The government will send “direct sales” teams out to meet targeted companies as early as next month to get them interested in investing in Thailand instead of Cambodia, Laos, Myanmar and Vietnam, Finance Minister Apisak Tantivorawong said in an interview Tuesday in Bangkok.
“We would like to go to see many corporates worldwide, all the big corporates, telling them to invest in Thailand,” he said. “If they would like to invest in CLMV, Thailand should be the place.”
Once a leading Southeast Asian manufacturing powerhouse, Thailand is at risk of losing out to its neighbors after years of political turmoil undermined its allure as an investment destination. Prime Minister Prayuth Chan-Ocha’s government is seeking to revive confidence by stimulating domestic demand, approving measures to boost farmer incomes and pledging 1.7 trillion baht ($48 billion) of transport projects.
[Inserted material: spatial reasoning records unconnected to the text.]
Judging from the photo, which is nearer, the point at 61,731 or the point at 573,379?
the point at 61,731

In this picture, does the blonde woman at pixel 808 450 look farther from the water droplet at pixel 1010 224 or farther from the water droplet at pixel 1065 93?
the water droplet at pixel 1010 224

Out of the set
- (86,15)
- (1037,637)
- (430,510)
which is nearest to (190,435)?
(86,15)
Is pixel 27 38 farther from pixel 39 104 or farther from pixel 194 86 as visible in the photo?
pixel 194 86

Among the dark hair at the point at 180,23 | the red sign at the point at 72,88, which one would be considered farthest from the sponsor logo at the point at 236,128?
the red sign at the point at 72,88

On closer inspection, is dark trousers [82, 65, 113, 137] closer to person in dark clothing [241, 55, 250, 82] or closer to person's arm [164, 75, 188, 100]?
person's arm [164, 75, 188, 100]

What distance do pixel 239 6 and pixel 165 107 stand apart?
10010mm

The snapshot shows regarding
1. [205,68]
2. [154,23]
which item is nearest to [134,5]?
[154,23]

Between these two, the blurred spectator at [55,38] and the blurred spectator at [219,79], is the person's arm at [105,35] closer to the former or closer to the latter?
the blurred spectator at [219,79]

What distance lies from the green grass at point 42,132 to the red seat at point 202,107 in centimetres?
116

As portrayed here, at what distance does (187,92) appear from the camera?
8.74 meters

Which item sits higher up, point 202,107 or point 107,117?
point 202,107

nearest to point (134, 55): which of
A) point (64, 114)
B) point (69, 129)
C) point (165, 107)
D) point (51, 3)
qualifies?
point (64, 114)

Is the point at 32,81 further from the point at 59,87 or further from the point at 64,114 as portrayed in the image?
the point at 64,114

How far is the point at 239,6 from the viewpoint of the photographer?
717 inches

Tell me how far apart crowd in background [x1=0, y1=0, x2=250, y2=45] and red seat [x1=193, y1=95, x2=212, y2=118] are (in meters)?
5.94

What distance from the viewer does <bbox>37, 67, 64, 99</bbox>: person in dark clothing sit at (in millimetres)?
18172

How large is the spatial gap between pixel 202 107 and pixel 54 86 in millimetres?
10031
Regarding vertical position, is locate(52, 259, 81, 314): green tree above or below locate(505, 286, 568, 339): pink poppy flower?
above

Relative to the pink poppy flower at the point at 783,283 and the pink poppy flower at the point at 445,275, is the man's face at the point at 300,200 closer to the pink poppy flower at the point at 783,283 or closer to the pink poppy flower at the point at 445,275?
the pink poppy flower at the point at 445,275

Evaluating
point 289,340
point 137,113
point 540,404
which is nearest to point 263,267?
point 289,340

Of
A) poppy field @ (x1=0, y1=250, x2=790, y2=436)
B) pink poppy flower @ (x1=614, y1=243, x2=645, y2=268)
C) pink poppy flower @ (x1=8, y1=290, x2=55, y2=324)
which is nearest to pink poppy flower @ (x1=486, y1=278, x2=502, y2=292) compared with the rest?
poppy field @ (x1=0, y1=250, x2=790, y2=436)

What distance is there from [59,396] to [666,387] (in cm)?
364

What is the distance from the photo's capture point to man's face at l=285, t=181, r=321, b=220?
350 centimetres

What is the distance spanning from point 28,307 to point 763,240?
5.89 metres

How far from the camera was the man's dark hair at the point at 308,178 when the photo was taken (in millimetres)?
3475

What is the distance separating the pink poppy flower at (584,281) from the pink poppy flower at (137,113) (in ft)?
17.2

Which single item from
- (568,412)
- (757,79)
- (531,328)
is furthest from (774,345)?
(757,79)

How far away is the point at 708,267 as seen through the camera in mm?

Neighboring Vietnam has overtaken the country as Southeast Asia’s biggest exporter to the U.S., and Thai growth has slowed in recent years to lag its largest peers in the region.
Since toppling the elected government in a May 2014 coup, the junta has struggled to restore confidence. Applications for foreign direct investment slumped 89.6 percent to 106.5 billion baht in 2015 from a year earlier, while exports have fallen for three straight years.
Gross domestic product is projected to grow more than 3 percent this year, which is still too low for the country to escape the middle-income trap, according to Apisak. His growth forecasts exceed the World Bank’s projection of 2 percent for this year, and less than 3 percent through 2018.
“What we believe is that if we lay good fundamentals for Thailand, Thailand should be able to shift away from this low-growth scenario,” he said. The government is seeking to focus on industries “that are more hi-tech, technology-driven, like robotics, aviation, medical hub,” he said.
With growth of 5 percent a year, the country could shorten its path to high-income status to 17 years from 27 years, he added.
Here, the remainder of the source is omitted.